Une enquête criminelle sur l’institut de Raoult est en cours. Mais ses détracteurs se demandent pourquoi les institutions françaises ont mis tant de temps à s’attaquer aux violations systémiques à l’IHU, laissant à un groupe persistant de personnes extérieures le soin d’enquêter sur l’institut et de faire pression pour que des mesures punitives soient prises. Ils se demandent également si M. Raoult et l’institut seront tenus de rendre des comptes pour le large éventail de manquements qu’ils ont allégués. « C’est un énorme gâchis », déclare M. Lacombe.

(Vous trouverez aussi un article en français dans Le Point, sur cette histoire.)

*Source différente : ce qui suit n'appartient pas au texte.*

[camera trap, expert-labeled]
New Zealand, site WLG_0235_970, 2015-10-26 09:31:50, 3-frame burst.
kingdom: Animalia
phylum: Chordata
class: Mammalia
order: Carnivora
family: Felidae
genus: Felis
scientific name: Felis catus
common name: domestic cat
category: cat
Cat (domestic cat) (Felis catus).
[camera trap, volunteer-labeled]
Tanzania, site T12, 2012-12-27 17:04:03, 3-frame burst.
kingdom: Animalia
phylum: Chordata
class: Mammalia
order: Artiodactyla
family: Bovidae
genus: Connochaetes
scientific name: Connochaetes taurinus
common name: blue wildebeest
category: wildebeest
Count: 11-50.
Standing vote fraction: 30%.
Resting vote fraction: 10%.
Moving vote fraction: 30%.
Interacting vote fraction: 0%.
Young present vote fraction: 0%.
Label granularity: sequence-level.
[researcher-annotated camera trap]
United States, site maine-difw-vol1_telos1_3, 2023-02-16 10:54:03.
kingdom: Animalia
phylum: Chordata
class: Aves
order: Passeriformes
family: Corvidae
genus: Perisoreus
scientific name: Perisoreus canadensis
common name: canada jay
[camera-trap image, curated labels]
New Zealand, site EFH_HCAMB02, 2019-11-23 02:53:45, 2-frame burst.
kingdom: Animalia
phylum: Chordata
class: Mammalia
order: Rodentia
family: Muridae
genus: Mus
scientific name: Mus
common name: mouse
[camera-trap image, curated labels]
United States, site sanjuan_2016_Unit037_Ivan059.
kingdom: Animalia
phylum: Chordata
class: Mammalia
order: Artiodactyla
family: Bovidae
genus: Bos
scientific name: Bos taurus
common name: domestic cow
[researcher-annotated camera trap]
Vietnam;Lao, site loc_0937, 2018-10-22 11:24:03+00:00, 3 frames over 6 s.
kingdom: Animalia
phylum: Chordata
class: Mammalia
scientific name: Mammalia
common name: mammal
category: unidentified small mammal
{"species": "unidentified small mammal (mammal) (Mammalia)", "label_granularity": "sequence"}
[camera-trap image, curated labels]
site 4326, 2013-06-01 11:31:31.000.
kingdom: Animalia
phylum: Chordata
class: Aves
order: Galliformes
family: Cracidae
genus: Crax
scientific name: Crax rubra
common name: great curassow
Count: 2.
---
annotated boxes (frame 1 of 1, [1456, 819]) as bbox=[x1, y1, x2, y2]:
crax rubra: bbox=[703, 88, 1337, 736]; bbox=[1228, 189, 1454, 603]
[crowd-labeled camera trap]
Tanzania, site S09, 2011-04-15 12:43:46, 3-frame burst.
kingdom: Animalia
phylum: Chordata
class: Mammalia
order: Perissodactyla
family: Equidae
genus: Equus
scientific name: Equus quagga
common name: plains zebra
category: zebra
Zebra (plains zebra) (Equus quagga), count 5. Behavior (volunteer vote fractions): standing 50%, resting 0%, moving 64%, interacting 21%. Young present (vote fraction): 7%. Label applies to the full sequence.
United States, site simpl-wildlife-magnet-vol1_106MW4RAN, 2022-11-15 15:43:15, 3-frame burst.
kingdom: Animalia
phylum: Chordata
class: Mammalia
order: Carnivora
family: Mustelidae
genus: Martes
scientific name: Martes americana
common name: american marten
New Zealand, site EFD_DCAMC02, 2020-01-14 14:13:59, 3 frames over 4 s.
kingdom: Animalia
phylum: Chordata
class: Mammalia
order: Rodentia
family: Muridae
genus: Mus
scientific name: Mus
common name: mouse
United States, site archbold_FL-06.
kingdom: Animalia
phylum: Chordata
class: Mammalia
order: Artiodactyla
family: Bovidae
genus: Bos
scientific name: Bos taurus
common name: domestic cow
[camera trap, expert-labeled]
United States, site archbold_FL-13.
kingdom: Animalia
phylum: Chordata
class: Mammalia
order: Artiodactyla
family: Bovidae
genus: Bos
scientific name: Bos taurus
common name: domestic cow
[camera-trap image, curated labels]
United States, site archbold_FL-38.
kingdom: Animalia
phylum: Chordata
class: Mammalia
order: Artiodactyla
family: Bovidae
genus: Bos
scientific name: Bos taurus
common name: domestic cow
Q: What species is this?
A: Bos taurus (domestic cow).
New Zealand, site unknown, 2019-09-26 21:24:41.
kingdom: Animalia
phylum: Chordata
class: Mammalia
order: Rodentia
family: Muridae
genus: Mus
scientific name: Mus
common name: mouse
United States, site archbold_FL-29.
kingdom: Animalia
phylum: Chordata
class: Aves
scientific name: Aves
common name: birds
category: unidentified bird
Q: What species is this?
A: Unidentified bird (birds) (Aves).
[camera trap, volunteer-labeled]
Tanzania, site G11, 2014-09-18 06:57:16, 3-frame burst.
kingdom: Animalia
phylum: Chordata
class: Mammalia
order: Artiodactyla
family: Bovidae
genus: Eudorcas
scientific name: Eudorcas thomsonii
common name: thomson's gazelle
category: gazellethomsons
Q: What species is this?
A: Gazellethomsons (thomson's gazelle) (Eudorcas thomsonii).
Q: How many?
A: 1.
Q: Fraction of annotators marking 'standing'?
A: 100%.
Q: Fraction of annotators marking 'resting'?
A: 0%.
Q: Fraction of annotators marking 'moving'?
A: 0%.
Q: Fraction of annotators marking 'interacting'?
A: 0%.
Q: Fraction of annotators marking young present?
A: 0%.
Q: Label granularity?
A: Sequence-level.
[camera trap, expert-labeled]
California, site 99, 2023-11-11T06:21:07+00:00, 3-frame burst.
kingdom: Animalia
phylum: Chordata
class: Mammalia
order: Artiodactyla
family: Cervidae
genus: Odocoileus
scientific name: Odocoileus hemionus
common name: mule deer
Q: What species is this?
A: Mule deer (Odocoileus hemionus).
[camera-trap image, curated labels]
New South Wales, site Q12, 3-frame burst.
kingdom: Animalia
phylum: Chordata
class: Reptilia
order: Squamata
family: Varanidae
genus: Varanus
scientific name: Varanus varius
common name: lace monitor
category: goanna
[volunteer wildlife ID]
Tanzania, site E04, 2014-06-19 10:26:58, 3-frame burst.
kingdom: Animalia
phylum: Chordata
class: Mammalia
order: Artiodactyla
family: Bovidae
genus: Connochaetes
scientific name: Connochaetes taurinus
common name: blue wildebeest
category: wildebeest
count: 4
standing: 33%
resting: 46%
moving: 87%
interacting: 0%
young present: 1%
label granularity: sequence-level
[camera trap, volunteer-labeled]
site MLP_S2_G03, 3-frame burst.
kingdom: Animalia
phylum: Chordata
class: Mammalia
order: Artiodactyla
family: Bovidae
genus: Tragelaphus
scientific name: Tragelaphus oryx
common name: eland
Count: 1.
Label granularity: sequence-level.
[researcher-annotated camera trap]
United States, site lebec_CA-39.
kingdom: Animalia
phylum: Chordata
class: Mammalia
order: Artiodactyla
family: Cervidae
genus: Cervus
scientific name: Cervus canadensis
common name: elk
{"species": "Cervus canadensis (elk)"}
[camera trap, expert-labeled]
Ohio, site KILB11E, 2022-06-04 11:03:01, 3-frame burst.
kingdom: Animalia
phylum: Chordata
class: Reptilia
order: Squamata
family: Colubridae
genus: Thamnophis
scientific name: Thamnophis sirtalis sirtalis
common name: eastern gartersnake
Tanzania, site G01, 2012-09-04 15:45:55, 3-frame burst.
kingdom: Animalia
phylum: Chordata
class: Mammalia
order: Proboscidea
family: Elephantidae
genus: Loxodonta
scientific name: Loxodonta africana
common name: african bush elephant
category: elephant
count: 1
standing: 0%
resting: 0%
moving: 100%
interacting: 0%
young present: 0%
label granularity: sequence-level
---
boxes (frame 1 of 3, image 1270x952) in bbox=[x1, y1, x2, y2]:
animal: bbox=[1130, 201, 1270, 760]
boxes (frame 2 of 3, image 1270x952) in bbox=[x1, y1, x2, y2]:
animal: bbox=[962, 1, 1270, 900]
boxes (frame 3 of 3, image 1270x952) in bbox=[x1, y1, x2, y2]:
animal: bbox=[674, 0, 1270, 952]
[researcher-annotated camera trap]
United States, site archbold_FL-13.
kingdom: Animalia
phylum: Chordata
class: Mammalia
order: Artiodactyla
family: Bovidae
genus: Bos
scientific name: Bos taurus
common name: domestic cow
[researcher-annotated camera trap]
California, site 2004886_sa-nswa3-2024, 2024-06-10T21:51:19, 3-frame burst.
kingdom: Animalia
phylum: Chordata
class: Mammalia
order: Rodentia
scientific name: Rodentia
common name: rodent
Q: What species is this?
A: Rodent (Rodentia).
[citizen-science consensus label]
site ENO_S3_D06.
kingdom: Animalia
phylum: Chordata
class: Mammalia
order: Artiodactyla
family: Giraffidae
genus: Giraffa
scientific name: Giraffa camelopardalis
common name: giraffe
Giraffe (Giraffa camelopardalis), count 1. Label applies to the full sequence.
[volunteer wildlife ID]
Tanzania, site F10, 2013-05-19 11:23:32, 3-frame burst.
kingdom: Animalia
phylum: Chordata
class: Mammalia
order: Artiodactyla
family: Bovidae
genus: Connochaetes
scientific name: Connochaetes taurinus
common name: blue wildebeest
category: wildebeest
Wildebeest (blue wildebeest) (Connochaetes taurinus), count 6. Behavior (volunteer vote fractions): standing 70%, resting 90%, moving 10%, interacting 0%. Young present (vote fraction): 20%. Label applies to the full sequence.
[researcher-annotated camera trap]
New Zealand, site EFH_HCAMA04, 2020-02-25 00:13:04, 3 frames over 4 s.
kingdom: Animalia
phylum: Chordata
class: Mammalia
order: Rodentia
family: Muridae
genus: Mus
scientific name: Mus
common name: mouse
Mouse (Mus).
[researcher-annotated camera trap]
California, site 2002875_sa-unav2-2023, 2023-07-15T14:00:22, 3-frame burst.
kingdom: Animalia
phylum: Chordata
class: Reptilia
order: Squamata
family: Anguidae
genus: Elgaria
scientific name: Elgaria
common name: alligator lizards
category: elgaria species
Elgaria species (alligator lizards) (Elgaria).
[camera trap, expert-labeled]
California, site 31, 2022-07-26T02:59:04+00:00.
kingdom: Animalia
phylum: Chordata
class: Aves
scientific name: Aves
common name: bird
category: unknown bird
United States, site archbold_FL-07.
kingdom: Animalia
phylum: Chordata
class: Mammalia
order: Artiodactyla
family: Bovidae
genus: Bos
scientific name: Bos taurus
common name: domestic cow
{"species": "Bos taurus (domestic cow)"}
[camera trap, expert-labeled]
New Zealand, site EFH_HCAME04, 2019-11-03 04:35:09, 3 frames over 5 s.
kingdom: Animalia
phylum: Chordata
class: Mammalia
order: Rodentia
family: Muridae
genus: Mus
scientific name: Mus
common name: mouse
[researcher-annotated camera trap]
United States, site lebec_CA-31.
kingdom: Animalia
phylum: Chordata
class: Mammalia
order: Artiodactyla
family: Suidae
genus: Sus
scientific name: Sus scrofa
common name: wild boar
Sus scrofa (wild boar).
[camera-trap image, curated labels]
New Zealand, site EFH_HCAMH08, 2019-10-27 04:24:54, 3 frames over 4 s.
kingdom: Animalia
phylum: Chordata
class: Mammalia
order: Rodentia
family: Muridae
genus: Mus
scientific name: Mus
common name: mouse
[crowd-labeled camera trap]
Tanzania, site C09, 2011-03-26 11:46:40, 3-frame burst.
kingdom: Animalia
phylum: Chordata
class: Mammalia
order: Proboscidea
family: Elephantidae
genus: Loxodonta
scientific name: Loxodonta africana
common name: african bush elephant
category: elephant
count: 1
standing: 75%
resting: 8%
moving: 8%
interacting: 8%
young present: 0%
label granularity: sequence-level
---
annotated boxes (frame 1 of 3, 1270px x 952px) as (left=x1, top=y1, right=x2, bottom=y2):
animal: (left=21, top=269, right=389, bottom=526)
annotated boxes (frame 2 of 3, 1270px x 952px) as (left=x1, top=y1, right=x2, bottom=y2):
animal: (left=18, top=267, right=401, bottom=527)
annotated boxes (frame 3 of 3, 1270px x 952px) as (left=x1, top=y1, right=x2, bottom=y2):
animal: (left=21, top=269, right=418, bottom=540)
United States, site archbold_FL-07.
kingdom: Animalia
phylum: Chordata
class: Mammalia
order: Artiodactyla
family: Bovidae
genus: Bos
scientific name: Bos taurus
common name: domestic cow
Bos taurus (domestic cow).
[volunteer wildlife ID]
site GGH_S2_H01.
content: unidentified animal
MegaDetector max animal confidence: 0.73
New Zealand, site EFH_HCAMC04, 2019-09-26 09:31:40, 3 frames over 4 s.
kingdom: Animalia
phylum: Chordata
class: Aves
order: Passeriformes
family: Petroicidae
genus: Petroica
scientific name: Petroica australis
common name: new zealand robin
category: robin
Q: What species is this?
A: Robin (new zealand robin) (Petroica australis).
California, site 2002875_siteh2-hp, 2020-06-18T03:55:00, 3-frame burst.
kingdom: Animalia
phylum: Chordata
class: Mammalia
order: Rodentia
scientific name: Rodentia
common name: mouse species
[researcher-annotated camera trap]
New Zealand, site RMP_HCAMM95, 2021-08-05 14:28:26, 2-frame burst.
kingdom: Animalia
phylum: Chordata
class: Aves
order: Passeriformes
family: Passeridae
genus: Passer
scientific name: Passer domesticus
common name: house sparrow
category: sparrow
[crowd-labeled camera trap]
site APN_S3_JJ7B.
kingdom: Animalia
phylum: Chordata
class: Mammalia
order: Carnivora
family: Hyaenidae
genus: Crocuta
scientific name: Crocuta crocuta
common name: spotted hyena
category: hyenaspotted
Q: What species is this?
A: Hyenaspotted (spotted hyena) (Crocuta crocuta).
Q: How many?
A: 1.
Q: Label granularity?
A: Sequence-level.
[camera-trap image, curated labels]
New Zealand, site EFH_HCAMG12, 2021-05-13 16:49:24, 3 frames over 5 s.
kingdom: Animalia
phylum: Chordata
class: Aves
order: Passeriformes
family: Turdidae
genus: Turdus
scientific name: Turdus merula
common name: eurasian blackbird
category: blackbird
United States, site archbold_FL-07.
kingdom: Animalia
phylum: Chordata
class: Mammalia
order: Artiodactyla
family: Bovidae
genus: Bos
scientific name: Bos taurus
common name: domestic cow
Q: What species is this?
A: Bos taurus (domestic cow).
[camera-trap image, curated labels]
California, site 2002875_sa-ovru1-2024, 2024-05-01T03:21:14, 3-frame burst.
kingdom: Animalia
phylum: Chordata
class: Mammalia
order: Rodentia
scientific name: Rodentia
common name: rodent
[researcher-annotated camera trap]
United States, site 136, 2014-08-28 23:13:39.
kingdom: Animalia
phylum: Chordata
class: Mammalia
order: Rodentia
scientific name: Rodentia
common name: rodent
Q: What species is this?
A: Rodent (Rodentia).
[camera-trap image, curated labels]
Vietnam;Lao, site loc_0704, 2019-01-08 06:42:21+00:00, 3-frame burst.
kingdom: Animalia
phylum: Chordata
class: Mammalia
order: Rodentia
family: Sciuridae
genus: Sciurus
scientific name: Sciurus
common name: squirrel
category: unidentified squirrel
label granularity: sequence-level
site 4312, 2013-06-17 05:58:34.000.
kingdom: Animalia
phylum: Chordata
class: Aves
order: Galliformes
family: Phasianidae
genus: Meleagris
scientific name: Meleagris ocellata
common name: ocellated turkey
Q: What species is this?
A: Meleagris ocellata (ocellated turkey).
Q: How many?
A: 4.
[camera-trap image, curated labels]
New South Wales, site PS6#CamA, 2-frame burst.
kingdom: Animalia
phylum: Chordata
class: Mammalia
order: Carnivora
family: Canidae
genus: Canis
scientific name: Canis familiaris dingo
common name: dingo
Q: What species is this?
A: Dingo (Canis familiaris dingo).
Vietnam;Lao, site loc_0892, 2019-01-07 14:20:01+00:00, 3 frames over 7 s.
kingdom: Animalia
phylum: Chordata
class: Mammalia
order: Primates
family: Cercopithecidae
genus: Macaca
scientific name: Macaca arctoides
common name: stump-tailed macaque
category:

Pendant des années, les autorités sanitaires et le monde de la recherche ont laissé faire, alors que ça se savait. Et quand la pandémie a éclaté et que Raoult s’est mis à raconter et à faire ouvertement n’importe quoi, ce sont des individus isolés, souvent agissant sur leur temps libre et sans soutien, qui ont dénoncé les supercheries.

Et certains des lanceurs d’alerte sont visés par des plaintes pénales lancées par Raoult et financées par l’IHU de Marseille.

Alors, elles ont quelle gueule ces mêmes autorités sanitaires et universitaires à lancer des grandes réflexions sur la lutte contre la désinformation, si en même temps elles n’en font pas un minimum en matière d’exemplarité ?

Donnez le bon exemple.

Ça ne suffira peut-être pas, mais ça sera déjà beaucoup.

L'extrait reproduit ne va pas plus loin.